Despite her earlier ridicule, Estelle reveals that she does consider the magazine’s statistics: “the funny thing about my fantasies is, that the man is always someone I don’t know, and the statistics in magazines say it’s often someone you know at least a little bit [like Estelle’s boss, who, she is sure]. . . couldn’t rape his way out of a paper bag, poor old thing.” It becomes clear that the only way this narrator can discuss the fearsome topic is with defensive humor. She may not want to believe a rapist could be someone she knows.

◆ Dataset rows
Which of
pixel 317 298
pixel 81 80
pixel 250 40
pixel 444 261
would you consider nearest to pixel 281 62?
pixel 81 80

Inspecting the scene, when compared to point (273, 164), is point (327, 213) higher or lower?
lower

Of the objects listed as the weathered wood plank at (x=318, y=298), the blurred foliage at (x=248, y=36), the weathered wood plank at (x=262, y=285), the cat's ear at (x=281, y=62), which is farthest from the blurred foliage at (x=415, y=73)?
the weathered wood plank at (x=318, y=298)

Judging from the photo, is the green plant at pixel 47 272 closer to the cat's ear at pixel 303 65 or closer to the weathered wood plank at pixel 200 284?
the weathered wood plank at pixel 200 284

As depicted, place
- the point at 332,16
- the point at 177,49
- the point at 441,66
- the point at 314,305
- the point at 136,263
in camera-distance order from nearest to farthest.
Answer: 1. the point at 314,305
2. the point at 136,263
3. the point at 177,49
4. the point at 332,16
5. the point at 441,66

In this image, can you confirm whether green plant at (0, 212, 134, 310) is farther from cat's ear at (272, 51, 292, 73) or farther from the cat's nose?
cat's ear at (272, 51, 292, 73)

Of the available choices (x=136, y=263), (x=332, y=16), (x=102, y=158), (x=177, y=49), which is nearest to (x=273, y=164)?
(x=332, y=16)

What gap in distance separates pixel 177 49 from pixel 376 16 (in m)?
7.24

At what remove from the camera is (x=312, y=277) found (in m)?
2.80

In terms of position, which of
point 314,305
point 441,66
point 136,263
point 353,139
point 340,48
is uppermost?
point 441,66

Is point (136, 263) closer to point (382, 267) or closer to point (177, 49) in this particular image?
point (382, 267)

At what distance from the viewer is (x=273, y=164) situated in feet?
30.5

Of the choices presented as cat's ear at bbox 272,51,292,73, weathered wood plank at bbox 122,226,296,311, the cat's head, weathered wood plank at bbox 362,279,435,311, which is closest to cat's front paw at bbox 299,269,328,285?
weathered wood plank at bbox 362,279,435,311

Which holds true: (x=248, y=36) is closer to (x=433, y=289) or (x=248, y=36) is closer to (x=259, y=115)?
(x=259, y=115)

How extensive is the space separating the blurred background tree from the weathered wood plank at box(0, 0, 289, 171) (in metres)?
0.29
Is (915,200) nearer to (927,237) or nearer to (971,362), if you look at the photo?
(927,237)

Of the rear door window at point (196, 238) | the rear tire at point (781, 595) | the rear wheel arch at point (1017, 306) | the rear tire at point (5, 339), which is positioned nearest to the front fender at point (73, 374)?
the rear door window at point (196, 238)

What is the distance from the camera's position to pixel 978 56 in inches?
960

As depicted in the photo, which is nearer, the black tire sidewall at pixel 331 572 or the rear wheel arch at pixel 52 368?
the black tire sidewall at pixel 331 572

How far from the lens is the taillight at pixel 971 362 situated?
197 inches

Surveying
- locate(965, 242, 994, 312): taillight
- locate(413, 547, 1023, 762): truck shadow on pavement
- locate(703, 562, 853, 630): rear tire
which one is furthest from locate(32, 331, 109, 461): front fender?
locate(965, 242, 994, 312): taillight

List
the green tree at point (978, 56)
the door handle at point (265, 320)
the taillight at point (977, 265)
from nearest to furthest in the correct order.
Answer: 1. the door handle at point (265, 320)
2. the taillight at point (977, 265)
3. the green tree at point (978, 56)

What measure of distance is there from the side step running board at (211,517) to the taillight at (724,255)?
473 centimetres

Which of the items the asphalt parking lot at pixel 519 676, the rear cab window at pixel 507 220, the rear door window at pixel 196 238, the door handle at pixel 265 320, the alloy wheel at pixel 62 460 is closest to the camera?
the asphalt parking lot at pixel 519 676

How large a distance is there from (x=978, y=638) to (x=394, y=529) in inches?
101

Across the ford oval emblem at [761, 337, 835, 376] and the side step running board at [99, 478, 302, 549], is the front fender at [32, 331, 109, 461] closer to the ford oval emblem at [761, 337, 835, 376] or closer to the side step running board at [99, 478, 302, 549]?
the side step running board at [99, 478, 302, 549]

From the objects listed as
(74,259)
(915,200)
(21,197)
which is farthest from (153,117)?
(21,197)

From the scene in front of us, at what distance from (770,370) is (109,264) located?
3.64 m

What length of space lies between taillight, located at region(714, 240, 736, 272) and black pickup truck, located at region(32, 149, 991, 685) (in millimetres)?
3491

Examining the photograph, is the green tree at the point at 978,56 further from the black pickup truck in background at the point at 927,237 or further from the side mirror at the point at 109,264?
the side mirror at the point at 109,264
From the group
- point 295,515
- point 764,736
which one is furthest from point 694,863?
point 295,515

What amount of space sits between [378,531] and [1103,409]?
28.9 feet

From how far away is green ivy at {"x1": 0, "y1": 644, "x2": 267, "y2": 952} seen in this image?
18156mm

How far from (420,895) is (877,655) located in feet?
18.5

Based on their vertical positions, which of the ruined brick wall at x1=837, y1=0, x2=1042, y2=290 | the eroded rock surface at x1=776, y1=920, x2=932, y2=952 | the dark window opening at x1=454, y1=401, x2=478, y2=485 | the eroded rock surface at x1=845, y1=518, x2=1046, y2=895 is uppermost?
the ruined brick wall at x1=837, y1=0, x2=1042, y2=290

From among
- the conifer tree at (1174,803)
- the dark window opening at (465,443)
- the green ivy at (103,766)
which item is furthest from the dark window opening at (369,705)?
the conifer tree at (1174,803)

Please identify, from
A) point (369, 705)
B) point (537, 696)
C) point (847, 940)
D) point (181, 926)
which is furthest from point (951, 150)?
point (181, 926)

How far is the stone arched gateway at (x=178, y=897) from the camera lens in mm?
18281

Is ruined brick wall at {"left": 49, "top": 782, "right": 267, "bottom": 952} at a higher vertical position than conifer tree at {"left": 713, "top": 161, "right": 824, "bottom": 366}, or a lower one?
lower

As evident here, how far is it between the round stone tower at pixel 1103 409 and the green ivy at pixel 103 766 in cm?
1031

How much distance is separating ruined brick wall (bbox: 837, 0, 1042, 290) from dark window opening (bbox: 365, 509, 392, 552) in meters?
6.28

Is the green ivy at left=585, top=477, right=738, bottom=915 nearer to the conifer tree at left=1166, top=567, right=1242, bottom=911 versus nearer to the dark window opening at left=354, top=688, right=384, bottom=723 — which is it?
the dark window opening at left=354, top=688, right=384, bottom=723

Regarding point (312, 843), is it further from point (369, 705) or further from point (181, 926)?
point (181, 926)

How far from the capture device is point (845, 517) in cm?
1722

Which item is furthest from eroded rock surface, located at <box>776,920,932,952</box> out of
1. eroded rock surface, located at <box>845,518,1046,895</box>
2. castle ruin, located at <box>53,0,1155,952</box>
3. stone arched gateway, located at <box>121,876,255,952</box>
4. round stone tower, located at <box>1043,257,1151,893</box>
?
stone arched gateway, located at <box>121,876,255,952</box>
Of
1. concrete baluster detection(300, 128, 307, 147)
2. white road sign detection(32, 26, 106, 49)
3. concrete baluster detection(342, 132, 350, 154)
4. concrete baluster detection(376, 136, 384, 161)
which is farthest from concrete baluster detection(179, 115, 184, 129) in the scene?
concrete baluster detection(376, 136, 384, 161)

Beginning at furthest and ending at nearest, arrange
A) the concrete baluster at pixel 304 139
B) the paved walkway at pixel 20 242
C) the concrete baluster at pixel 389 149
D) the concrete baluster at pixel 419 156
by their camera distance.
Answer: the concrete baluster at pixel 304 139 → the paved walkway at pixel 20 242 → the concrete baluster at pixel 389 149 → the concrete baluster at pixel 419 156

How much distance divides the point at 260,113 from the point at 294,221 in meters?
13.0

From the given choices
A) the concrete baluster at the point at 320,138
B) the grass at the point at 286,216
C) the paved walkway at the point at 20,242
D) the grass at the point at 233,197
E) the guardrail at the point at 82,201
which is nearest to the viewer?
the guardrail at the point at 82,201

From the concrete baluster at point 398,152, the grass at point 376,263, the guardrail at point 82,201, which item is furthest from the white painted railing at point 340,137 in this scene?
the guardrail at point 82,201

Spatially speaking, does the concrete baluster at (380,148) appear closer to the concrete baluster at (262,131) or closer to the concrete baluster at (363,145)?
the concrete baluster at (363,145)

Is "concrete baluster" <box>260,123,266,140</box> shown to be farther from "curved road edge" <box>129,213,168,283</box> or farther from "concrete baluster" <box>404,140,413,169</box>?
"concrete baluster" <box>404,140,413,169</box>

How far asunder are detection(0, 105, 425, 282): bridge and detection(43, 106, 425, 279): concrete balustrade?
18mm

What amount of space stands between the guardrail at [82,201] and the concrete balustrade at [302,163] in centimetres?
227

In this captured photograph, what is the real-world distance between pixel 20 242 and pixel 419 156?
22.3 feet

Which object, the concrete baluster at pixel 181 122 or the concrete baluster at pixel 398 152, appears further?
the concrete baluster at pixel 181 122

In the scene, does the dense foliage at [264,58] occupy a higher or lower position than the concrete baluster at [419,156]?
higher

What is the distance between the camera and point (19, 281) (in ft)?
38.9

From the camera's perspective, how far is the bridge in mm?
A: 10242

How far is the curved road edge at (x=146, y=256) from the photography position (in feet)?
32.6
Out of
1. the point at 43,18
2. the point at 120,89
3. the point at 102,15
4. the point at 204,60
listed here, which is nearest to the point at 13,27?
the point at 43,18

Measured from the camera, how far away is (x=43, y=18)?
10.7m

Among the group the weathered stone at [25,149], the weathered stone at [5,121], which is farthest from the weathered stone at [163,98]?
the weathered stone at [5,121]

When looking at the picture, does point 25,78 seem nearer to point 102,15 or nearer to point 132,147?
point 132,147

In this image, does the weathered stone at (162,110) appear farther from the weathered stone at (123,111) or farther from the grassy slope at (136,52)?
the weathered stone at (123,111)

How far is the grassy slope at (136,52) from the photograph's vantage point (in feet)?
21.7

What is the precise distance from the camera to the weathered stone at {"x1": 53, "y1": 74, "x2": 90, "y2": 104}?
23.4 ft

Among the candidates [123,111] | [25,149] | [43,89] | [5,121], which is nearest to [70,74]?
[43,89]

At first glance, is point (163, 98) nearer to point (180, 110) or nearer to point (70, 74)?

◆ Things to do
1. Decide whether each statement agrees with the passage about Estelle. Answer yes or no, and quote the words from the passage that settle it.
(a) Estelle reveals that she considers the magazine's statistics.
(b) In Estelle's fantasies, the man is usually someone she knows.
(c) The narrator can discuss the topic only with defensive humor.
2. Reproduce the passage about Estelle word for word, between "Despite her earlier" and "someone she knows.", inclusive.
3. Carry on the passage about Estelle from the point where it stops.
The items have no connection to the passage about Estelle.

◆ Task answers
1.
(a) Yes: "Estelle reveals that she does consider the magazine’s statistics"
(b) No: "the man is always someone I don’t know"
(c) Yes: "the only way this narrator can discuss the fearsome topic is with defensive humor"

2.
Despite her earlier ridicule, Estelle reveals that she does consider the magazine’s statistics: “the funny thing about my fantasies is, that the man is always someone I don’t know, and the statistics in magazines say it’s often someone you know at least a little bit [like Estelle’s boss, who, she is sure]. . . couldn’t rape his way out of a paper bag, poor old thing.” It becomes clear that the only way this narrator can discuss the fearsome topic is with defensive humor. She may not want to believe a rapist could be someone she knows.

3.
Estelle also cannot completely successfully laugh off her fears of rape through her humorous fantasies. Her reputation as the “office worry wart” seems to contradict her jovial verbal portrayal of herself. Overall, this makes Estelle an entirely believable, well-rounded, all-too-human character. At first, although she appears merely an intelligent observer of human nature, Estelle morphs into a talkative and nosy person who investigates her coworkers’ personnel files. Still, Estelle enjoys a good time and she is quite witty, so surely she cannot be a neurotic, hysterical woman afraid of being raped? Readers may hesitate to shift their opinions and view her in a negative light because in judging Estelle too harshly, we could be looking too closely at our own human foibles and learn that our fears can unbalance and unnerve us. In a sarcastic modern society, Estelle’s coping mechanism of denying her fears by making fun of them, so as not to submit to advertising’s brainwashing or live out her life in paralyzing fear, is clearly recognizable.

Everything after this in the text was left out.